## BLOCCO DI TESTO
■ ■ ■ ■ ■

Miike oramai non ha più bisogno di presentazioni, anche nel nostro paese: il suo stile visionario e violento lo ha reso per molti un vero e proprio regista cult, e film come Ichi the Killer, Dead or Alive e Sukiyaki Western Django sono idolatrati da migliaia di fan (tra cui annoveriamo, naturalmente, Quentin Tarantino).

Le esplosioni temporali della Tatsunoko, ovvero...Time Bokan!

Ma cosa dire invece di Yattaman? I trentenni di oggi ricordano ancora con estremo piacere i pomeriggi passati davanti alla tv a gustare le avventure proposte dalle Time Bokan, serie di cartoni animati prodotte dalla casa giapponese Tatsunoko (la stessa, tra l'altro, del Mago Pancione, Kyashan, Polymar e tanti altri celebri eroi degli anni '70/80). Yattaman è la seconda serie del franchise, che comprende, tra le altre, quelle da noi conosciute come Calendar Men e I predatori del tempo.

■ ■ ■ ■ ■

## DATI FORNITI

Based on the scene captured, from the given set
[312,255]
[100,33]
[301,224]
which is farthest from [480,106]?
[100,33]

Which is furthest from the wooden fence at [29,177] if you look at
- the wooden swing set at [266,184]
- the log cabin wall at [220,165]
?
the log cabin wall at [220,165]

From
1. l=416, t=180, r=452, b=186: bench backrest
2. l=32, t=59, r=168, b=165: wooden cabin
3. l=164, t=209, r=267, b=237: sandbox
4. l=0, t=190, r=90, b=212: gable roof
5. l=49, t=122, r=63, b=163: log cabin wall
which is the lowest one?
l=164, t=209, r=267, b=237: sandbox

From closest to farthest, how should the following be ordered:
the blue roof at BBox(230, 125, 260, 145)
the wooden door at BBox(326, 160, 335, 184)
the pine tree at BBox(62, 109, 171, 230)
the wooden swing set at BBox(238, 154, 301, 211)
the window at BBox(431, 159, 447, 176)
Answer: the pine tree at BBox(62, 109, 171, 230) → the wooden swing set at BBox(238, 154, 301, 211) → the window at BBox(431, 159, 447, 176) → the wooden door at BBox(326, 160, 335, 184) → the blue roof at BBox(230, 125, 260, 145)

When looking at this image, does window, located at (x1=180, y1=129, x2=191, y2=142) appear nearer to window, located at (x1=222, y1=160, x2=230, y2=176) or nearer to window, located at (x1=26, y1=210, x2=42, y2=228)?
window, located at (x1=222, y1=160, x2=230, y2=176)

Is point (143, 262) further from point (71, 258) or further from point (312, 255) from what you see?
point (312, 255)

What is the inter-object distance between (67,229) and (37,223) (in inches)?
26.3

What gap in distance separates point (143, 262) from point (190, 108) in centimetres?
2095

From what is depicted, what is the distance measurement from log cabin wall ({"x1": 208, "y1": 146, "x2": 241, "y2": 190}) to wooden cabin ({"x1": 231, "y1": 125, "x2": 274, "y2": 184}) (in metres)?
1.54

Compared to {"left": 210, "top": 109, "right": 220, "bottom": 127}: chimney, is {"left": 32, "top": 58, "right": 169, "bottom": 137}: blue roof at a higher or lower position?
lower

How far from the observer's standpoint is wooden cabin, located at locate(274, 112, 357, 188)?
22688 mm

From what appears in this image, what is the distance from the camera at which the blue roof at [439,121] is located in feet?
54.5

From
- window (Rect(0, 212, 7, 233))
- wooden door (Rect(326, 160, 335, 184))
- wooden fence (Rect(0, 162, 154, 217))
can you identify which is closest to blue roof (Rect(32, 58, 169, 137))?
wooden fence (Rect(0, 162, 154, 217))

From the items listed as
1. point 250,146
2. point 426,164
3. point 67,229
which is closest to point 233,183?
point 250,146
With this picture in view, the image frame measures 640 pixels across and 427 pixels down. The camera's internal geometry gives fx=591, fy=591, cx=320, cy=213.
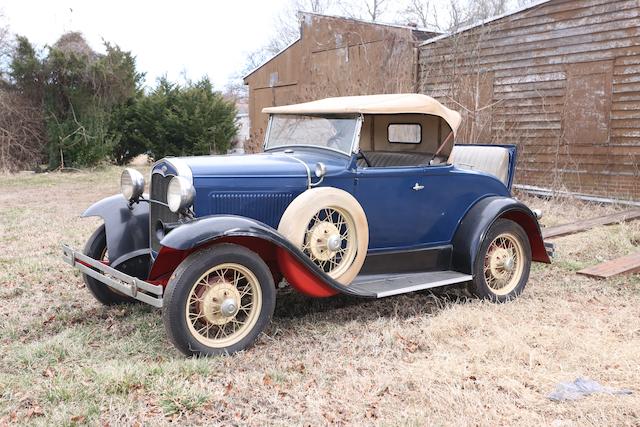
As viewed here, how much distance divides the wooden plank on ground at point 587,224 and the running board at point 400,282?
296 cm

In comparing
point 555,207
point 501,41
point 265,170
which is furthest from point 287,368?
point 501,41

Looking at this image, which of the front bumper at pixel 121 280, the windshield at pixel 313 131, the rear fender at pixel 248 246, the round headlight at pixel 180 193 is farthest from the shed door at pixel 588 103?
the front bumper at pixel 121 280

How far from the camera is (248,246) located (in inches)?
158

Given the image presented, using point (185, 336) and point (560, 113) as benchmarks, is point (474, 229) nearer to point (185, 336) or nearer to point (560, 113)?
point (185, 336)

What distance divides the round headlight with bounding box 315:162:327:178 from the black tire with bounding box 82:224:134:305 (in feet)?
5.83

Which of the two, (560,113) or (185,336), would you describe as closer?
(185,336)

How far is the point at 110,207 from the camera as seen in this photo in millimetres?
Answer: 4609

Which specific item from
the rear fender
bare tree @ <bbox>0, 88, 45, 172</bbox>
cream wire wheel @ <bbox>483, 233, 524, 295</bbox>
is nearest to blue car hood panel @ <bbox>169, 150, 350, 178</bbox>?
the rear fender

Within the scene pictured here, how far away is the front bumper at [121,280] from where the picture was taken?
3.54m

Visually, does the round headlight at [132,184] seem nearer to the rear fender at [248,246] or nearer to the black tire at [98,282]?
the black tire at [98,282]

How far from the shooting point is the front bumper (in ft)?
11.6

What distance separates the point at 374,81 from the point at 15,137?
10459 mm

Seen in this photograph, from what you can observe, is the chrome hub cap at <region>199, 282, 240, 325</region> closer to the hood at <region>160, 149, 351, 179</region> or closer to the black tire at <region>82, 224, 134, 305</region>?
the hood at <region>160, 149, 351, 179</region>

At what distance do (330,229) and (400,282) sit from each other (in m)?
0.76
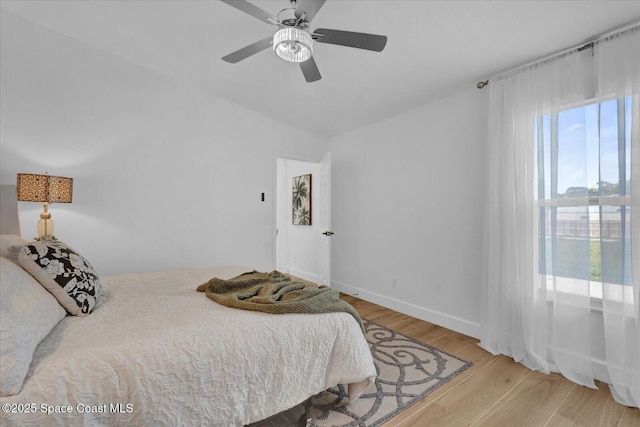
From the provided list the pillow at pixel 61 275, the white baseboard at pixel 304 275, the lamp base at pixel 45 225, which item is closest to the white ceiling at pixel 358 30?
the lamp base at pixel 45 225

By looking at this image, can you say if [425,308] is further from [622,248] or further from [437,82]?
[437,82]

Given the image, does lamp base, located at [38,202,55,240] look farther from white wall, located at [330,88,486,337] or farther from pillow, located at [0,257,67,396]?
white wall, located at [330,88,486,337]

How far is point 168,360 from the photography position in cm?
118

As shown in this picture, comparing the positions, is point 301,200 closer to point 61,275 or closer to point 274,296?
point 274,296

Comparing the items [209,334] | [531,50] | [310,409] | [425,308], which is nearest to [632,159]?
[531,50]

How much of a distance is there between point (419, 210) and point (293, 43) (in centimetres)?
235

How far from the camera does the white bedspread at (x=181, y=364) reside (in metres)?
1.02

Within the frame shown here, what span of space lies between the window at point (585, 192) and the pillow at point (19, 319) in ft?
10.4

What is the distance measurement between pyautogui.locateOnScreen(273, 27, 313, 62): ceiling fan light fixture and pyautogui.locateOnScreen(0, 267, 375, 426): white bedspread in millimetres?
1606

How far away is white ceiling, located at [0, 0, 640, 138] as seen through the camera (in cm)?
198

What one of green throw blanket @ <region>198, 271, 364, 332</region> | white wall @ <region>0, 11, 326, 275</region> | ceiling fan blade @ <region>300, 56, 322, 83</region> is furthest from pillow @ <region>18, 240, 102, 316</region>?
ceiling fan blade @ <region>300, 56, 322, 83</region>

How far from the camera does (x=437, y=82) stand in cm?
288

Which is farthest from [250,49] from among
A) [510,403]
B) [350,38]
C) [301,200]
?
[301,200]

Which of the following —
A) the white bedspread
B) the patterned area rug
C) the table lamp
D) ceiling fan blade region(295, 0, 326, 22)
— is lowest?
the patterned area rug
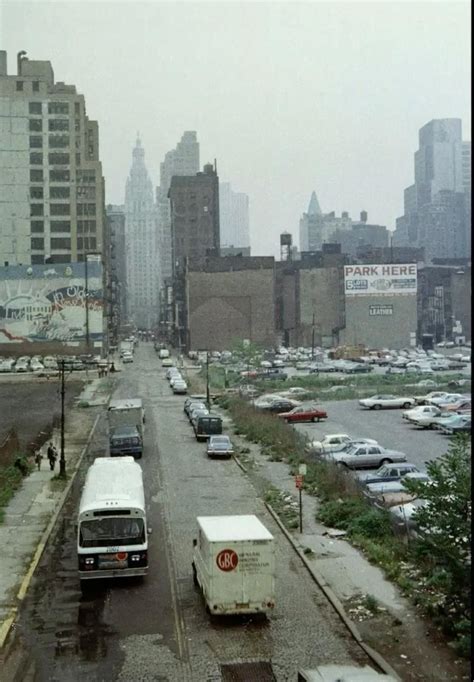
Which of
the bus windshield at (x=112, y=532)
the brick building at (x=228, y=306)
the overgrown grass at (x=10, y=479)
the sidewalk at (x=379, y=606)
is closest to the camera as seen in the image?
the sidewalk at (x=379, y=606)

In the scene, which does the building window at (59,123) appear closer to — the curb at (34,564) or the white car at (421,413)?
the white car at (421,413)

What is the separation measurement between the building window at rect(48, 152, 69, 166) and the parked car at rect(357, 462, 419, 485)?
70.9m

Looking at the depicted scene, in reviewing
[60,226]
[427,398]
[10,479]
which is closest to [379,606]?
[10,479]

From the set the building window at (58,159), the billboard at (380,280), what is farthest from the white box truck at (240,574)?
the building window at (58,159)

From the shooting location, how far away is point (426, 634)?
11.7 m

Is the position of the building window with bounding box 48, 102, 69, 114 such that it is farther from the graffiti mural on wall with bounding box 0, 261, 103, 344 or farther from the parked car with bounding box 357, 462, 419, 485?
the parked car with bounding box 357, 462, 419, 485

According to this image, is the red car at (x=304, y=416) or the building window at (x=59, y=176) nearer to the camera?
the red car at (x=304, y=416)

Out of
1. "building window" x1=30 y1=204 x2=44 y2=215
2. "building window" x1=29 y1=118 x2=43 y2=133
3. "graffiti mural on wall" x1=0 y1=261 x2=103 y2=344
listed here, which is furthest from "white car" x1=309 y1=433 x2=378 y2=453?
"building window" x1=29 y1=118 x2=43 y2=133

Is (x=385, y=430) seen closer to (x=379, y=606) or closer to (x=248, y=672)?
(x=379, y=606)

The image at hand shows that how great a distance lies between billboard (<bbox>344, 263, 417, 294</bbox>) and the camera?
3351 inches

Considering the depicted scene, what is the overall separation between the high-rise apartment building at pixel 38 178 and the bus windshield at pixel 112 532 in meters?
74.4

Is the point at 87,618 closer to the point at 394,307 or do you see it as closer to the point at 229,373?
the point at 229,373

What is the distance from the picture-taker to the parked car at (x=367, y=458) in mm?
26578

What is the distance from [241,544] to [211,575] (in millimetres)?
606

■ ■ ■ ■ ■

## CONSEGNA SCRITTA 1
Riscrivi il passo del blocco di testo partendo da "Miike oramai non" e arrivando a "Tatsunoko, ovvero...Time Bokan!", sostituendo "regista cult" con "autore di culto".
## CONSEGNA SCRITTA 2
Secondo il blocco di testo, quale posizione occupa Yattaman all'interno del franchise Time Bokan?
## CONSEGNA SCRITTA 3
Traduci in inglese questa frase del blocco di testo: "Yattaman è la seconda serie del franchise, che comprende, tra le altre, quelle da noi conosciute come Calendar Men e I predatori del tempo."

## RISULTATO 1
Miike oramai non ha più bisogno di presentazioni, anche nel nostro paese: il suo stile visionario e violento lo ha reso per molti un vero e proprio autore di culto, e film come Ichi the Killer, Dead or Alive e Sukiyaki Western Django sono idolatrati da migliaia di fan (tra cui annoveriamo, naturalmente, Quentin Tarantino).

Le esplosioni temporali della Tatsunoko, ovvero...Time Bokan!

## RISULTATO 2
È la seconda serie del franchise.

## RISULTATO 3
Yattaman is the second series in the franchise, which includes, among others, those known in our country as Calendar Men and I predatori del tempo.